Repeat the entries word for word, starting with the line that contains "Higher in position, point" and going on through the last line of the entries.

________________________

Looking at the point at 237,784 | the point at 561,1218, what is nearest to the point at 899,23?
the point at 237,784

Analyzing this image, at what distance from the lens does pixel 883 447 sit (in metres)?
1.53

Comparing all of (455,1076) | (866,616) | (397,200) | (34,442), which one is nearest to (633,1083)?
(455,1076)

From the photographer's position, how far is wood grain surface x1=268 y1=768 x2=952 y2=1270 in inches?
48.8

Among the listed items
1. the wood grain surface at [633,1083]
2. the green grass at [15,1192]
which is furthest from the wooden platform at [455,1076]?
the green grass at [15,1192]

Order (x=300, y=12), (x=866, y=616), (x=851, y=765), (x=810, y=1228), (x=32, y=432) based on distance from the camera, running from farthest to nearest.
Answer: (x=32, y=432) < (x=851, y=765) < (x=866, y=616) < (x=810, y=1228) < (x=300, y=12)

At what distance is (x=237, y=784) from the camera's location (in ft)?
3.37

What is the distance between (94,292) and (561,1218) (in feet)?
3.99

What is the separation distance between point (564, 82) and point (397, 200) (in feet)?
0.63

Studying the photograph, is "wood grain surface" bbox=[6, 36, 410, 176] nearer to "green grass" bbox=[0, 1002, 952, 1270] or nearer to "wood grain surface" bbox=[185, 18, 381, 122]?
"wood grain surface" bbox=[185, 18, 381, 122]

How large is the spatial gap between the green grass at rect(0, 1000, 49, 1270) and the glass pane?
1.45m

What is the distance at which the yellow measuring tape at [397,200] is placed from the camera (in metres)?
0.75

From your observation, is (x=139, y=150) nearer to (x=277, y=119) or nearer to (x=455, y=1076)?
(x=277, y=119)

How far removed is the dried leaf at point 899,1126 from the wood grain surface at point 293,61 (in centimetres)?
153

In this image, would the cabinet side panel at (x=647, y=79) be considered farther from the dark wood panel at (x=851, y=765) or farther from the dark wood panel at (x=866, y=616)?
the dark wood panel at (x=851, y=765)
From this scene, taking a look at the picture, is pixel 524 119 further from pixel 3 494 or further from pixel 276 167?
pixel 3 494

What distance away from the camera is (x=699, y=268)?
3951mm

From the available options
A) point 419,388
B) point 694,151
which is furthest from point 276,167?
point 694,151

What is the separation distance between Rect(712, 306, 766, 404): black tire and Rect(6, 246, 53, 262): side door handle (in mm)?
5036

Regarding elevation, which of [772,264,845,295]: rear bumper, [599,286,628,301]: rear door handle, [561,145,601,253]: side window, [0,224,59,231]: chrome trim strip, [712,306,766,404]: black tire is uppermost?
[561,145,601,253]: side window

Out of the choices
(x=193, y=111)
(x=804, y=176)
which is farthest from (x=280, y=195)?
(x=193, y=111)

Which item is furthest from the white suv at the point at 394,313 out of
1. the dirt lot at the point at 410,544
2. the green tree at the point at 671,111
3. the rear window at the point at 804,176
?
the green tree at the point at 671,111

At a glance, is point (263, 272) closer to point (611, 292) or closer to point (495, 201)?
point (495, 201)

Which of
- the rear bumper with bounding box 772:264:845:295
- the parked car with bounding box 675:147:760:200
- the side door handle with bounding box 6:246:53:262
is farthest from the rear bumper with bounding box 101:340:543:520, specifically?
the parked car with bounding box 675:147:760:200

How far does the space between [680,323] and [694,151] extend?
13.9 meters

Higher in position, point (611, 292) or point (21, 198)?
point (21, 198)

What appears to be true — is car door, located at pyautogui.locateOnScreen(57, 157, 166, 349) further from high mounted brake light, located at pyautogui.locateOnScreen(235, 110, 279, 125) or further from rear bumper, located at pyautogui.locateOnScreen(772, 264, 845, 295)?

________________________

→ Answer to this problem:
Higher in position, point (611, 292) or point (21, 198)?
point (21, 198)

What appears to be true — is car door, located at pyautogui.locateOnScreen(57, 157, 166, 349) further from high mounted brake light, located at pyautogui.locateOnScreen(235, 110, 279, 125) or further from rear bumper, located at pyautogui.locateOnScreen(772, 264, 845, 295)?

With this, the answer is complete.